---- Input data

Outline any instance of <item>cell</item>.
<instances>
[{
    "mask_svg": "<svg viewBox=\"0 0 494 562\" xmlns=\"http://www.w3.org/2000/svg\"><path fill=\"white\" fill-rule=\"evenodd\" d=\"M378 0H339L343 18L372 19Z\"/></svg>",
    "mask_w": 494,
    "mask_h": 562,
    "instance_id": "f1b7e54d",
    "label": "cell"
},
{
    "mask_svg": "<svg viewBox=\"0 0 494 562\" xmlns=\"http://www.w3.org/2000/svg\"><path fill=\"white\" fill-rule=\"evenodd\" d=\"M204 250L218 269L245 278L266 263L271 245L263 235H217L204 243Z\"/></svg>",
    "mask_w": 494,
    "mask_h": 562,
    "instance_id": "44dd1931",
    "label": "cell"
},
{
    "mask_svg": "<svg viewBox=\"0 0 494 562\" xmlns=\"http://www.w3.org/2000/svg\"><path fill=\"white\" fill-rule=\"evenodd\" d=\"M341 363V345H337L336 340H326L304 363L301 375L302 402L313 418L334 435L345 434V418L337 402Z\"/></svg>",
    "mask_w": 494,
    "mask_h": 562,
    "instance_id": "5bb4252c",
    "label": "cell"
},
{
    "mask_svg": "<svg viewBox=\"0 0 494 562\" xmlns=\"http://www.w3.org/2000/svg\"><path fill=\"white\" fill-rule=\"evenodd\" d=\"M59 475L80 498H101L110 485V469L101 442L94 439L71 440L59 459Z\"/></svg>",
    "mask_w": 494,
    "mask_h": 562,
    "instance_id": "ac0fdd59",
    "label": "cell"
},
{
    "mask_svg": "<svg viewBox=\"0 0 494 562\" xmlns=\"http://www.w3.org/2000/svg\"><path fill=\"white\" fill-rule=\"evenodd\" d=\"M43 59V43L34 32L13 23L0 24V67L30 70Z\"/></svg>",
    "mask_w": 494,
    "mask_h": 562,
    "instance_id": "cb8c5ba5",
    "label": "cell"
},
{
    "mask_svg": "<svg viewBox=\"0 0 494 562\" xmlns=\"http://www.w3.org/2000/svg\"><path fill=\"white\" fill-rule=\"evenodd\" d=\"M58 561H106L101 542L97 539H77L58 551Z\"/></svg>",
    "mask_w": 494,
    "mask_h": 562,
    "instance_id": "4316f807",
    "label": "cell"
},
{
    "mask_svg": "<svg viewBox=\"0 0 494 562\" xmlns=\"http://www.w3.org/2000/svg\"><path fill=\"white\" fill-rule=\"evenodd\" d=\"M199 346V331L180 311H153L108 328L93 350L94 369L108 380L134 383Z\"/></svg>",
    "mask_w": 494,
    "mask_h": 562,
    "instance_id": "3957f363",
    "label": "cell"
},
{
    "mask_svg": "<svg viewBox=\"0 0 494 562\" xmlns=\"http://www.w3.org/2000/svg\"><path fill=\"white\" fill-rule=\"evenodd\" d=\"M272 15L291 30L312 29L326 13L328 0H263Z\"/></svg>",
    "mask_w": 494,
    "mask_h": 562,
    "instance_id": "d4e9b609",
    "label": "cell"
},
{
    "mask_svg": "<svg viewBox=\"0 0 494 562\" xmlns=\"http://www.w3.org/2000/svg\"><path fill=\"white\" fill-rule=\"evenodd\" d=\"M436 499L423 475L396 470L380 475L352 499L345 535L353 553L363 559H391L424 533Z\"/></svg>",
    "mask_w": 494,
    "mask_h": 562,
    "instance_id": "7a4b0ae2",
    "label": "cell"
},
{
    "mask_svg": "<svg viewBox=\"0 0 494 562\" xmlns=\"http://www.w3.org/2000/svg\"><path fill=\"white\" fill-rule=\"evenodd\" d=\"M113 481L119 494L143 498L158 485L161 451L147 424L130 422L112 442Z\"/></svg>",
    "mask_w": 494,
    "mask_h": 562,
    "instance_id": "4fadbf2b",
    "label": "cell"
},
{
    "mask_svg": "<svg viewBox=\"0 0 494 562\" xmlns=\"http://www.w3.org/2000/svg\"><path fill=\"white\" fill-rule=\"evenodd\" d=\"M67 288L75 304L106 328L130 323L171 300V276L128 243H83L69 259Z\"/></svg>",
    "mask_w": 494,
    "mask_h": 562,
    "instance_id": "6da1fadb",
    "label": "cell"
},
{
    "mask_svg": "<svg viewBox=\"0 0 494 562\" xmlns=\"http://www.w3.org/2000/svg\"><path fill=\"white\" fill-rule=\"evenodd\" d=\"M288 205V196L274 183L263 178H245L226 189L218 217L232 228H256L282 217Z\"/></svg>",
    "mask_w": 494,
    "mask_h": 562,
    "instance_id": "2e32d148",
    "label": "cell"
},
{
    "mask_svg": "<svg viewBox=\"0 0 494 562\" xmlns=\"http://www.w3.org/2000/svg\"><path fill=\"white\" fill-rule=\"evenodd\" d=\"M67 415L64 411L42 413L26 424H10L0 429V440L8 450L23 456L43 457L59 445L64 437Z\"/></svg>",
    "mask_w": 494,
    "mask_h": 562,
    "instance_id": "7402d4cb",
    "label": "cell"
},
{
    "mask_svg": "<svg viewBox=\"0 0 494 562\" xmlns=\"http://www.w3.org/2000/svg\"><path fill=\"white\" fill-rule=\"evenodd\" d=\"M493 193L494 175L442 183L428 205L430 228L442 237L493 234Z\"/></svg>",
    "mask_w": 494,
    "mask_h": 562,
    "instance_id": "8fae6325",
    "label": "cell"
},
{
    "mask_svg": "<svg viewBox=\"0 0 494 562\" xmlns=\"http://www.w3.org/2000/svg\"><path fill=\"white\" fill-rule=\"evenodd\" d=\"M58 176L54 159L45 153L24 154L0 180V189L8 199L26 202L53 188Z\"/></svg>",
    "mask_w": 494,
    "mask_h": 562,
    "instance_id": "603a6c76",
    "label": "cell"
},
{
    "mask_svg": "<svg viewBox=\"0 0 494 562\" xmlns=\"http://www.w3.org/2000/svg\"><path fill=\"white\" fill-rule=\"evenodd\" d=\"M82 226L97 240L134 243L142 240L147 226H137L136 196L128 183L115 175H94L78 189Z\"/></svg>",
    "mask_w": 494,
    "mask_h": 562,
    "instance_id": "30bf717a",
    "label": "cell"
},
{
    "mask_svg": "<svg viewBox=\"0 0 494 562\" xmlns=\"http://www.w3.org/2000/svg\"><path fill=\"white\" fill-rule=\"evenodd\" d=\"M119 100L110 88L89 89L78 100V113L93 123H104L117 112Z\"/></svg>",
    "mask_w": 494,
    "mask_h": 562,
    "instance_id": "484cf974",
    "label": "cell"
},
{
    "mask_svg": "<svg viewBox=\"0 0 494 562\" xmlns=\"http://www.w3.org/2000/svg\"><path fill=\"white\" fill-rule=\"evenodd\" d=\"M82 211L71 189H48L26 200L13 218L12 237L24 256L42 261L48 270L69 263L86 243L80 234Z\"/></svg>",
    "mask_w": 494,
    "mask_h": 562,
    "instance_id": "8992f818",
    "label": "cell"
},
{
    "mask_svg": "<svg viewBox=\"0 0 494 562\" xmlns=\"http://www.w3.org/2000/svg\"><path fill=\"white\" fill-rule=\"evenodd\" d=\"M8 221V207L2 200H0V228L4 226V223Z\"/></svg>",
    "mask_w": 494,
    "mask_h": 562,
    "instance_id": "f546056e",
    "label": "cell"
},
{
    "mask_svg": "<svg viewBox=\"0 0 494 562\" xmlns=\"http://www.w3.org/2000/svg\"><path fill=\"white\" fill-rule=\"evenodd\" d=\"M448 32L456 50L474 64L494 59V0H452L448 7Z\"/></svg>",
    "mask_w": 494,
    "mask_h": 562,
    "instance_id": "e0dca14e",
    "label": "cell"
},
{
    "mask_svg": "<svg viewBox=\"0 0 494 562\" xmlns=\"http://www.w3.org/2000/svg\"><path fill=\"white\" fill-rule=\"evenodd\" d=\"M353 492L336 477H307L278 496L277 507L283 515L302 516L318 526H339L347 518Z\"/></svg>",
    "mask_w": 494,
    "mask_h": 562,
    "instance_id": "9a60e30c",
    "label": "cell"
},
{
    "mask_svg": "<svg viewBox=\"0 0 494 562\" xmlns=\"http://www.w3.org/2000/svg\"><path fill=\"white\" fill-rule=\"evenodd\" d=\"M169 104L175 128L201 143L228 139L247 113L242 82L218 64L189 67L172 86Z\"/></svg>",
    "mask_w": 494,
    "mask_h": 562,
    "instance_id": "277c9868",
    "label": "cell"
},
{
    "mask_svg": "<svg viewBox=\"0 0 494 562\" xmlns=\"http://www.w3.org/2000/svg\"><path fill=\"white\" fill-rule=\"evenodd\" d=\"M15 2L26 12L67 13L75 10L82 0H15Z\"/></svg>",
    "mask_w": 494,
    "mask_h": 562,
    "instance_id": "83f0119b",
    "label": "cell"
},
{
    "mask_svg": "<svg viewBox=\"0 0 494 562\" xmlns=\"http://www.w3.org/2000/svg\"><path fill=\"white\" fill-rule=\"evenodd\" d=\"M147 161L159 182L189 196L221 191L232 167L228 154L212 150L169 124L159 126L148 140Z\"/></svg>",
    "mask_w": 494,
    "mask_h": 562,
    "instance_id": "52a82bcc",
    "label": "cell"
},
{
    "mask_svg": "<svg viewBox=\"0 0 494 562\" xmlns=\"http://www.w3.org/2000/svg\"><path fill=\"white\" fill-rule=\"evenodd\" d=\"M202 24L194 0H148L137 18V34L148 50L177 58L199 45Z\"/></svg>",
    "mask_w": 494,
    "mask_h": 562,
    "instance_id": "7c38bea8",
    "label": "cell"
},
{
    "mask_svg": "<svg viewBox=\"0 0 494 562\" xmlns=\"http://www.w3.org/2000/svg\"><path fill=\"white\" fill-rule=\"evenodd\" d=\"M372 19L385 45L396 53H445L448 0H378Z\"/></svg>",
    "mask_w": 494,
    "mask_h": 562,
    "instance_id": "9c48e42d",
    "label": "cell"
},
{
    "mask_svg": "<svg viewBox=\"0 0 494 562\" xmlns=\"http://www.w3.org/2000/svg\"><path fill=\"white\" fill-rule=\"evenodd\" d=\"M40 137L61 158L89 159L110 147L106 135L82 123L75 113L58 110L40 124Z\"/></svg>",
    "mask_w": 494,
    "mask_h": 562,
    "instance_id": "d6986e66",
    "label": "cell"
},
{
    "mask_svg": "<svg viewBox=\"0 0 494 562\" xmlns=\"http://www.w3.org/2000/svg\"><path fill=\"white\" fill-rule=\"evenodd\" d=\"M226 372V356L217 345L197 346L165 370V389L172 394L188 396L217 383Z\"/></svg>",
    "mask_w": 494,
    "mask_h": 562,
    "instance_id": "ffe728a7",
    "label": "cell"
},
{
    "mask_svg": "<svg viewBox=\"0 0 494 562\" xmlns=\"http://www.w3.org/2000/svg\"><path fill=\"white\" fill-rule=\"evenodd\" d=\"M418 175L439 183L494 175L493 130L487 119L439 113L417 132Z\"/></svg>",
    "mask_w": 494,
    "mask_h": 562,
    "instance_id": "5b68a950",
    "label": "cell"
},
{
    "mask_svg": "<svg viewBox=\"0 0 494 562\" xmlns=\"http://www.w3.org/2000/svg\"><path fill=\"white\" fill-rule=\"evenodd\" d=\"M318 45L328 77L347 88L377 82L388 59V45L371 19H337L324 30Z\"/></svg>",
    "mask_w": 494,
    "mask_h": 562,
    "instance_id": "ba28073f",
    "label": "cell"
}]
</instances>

--------

Reproduce the records verbatim, from their first line through the line containing "15L291 30L312 29L326", including that line.

Outline any instance of <item>cell</item>.
<instances>
[{
    "mask_svg": "<svg viewBox=\"0 0 494 562\" xmlns=\"http://www.w3.org/2000/svg\"><path fill=\"white\" fill-rule=\"evenodd\" d=\"M378 0H339L343 18L372 19Z\"/></svg>",
    "mask_w": 494,
    "mask_h": 562,
    "instance_id": "f1b7e54d",
    "label": "cell"
},
{
    "mask_svg": "<svg viewBox=\"0 0 494 562\" xmlns=\"http://www.w3.org/2000/svg\"><path fill=\"white\" fill-rule=\"evenodd\" d=\"M204 250L218 269L245 278L266 263L271 245L263 235H217L204 243Z\"/></svg>",
    "mask_w": 494,
    "mask_h": 562,
    "instance_id": "44dd1931",
    "label": "cell"
},
{
    "mask_svg": "<svg viewBox=\"0 0 494 562\" xmlns=\"http://www.w3.org/2000/svg\"><path fill=\"white\" fill-rule=\"evenodd\" d=\"M341 363V345H337L336 340H326L304 363L301 375L302 402L313 418L334 435L345 434V418L337 402Z\"/></svg>",
    "mask_w": 494,
    "mask_h": 562,
    "instance_id": "5bb4252c",
    "label": "cell"
},
{
    "mask_svg": "<svg viewBox=\"0 0 494 562\" xmlns=\"http://www.w3.org/2000/svg\"><path fill=\"white\" fill-rule=\"evenodd\" d=\"M59 475L80 498H101L110 485V469L101 442L94 439L71 440L59 459Z\"/></svg>",
    "mask_w": 494,
    "mask_h": 562,
    "instance_id": "ac0fdd59",
    "label": "cell"
},
{
    "mask_svg": "<svg viewBox=\"0 0 494 562\" xmlns=\"http://www.w3.org/2000/svg\"><path fill=\"white\" fill-rule=\"evenodd\" d=\"M43 59V43L34 32L13 23L0 24V67L30 70Z\"/></svg>",
    "mask_w": 494,
    "mask_h": 562,
    "instance_id": "cb8c5ba5",
    "label": "cell"
},
{
    "mask_svg": "<svg viewBox=\"0 0 494 562\" xmlns=\"http://www.w3.org/2000/svg\"><path fill=\"white\" fill-rule=\"evenodd\" d=\"M58 561H106L101 542L97 539H77L58 551Z\"/></svg>",
    "mask_w": 494,
    "mask_h": 562,
    "instance_id": "4316f807",
    "label": "cell"
},
{
    "mask_svg": "<svg viewBox=\"0 0 494 562\" xmlns=\"http://www.w3.org/2000/svg\"><path fill=\"white\" fill-rule=\"evenodd\" d=\"M199 346V331L180 311H153L108 328L93 350L94 369L108 380L134 383Z\"/></svg>",
    "mask_w": 494,
    "mask_h": 562,
    "instance_id": "3957f363",
    "label": "cell"
},
{
    "mask_svg": "<svg viewBox=\"0 0 494 562\" xmlns=\"http://www.w3.org/2000/svg\"><path fill=\"white\" fill-rule=\"evenodd\" d=\"M272 15L291 30L312 29L326 13L328 0H263Z\"/></svg>",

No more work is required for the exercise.